Your marketing automation is your closet, so you need to keep it organized! A poorly organized platform kills efficiency. Without good maintenance processes, you’ll find yourself with a messy system. The problem is that many just live with it because once things start going off the rails, it’s hard to right the ship.
Here are our 5 key recommendations for keeping your Marketing Automation Platform in tip-top shape:
And there you go. Great, right? Not so fast — there’s a lot to unpack for each of these and as always, things to consider. Each organization is different, but the same principles apply. A disciplined and consistent approach to staying organized pays off.
Let’s start out of order and begin with documentation, because this one ties back to the rest. If it’s written down, nothing can go wrong, right?
Documenting key processes is critical to establishing good behaviors, especially when it comes to organization. Keep records of “the logic behind” why you made a decision or the “how-to” do certain tasks. This will go a long way in supporting an organized system.
Writing these things out establishes guidelines for the whole marketing organization and leads to further enhancements that will maintain organization and continue to drive efficiency. It’s absolutely essential to take a disciplined approach to maintaining clear documentation that is easy to find.
I also like to press the importance of descriptions and background. As a Marketo user, I leverage the description section that is available for assets. Taking a few extra minutes to explain what any one email, program, process, or report is for is a great resource to have when navigating through your instance — and certainly when it comes to things like troubleshooting and cleanup.
The most important pieces of documentation for an organized MAP are schedules for maintenance, step-by-step instructions for repeatable tasks, and policies based on agreed-upon best practices. We’ll cover all this in the maintenance processes section.
Naming conventions are a critical piece of staying organized. And who doesn’t love a super sweet naming convention? One that’s easy to recall when building new campaigns, is descriptive, and, best of all, useful when looking up specific programs and assets and quickly determining what they’re all about.
My preference is to start with a date (YYYY-MM-DD) so that items automatically sort themselves. For example, Marketo sorts alphabetically, so having the date at the start of each name lets you keep resources chronologically organized.
Another unquestioned requirement for your naming convention is program ID. Having your programs include a unique identifier is a powerful tool to find programs quickly using search features and in reporting.
To cement this into your organization, these should be agreed upon and understood names. And they need to be enforced! One of the main ways you can do this is by using program and asset templates that have your naming conventions built-in from the start, making it easier for things to stay on track.

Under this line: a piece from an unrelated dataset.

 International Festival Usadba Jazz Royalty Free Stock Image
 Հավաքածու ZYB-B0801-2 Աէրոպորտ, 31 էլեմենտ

Think about folder structure as your shelves and bins. The goal here is to develop a method that is as easy to use as possible. Organization supports efficiency, so however you organize your MAP, keep it clear and simple.
I would suggest you use top-level folders for your largest categories, such as Operational Programs, Program Templates, Testing, and Marketing Activities. From there, you can begin to organize everything based on subcategories. So, for example, your key channels like webinars, gated content, and nurture programs would get their own folder. And the next level down? Folders by year, quarter, month, whatever feels right for your organization. It’s within these folders that you’ll put your programs (with your super-sharp naming conventions!).
A great best practice is discipline around cleaning. Not just suggestions or recommendations, but actual defined, scheduled tasks that keep things in order. Think tasks actually created in your project management system with due dates and task owners, exciting stuff!
Every year, do a deep-dive into all smart lists in an effort to move, update, or delete items that aren’t needed anymore. Another example for Marketo users is the idle campaign deactivation process that Marketo automatically does each quarter. This process deactivates unused campaigns to free up processing. It’s a great push to review old programs and potentially archive unused ones (more on that in the next section!).
Another important maintenance process is to review changes to your standard operating processes. As time passes and new ideas come into play, things inevitably will change about how your MAP is organized. When is it necessary to go back to pre-existing programs and assets and update them based on new processes?
Take caution: don’t let a “clean freak” mentality get in the way here and suck up your resources. Take a good look at what’s in your instance and make an educated decision on what items need updating and what can be skipped.
It’s also recommended that when your folder structure is based on date of activity, each year you build out the next layer of folders and use that time to move more dated folders into an archive or larger holding folder, such as one containing an entire year’s worth of activity.
Maybe this is the best part? Reminiscing about a really great program that was executed or remembering just how much work was actually done those two years back. Well, looking back is fun…
But then you’ve got to move that stuff into your archive! Keeping your old programs is always a good idea, since it helps to keep an historical record of how things were done, but archiving lets you keep your workspace clean.
I keep talking about closets, so think of archiving as the point when you stuff those old clothes into those vacuum bags and store them under your bed.
In terms of timing, that’s up to your organization and how far back you want to keep things around. In Marketo, remember that archiving just keeps things out of sight, so a quick click in your search filters will help you find archived items. It just takes some practice to remember that something you can’t find right away may just be archived.
From a holistic organization perspective, your gut check should be can your people find what they need quickly? Is it easy to find something they don’t know the location of? If you can answer yes to both of those questions, then you’re well on your way to having an organized marketing automation platform.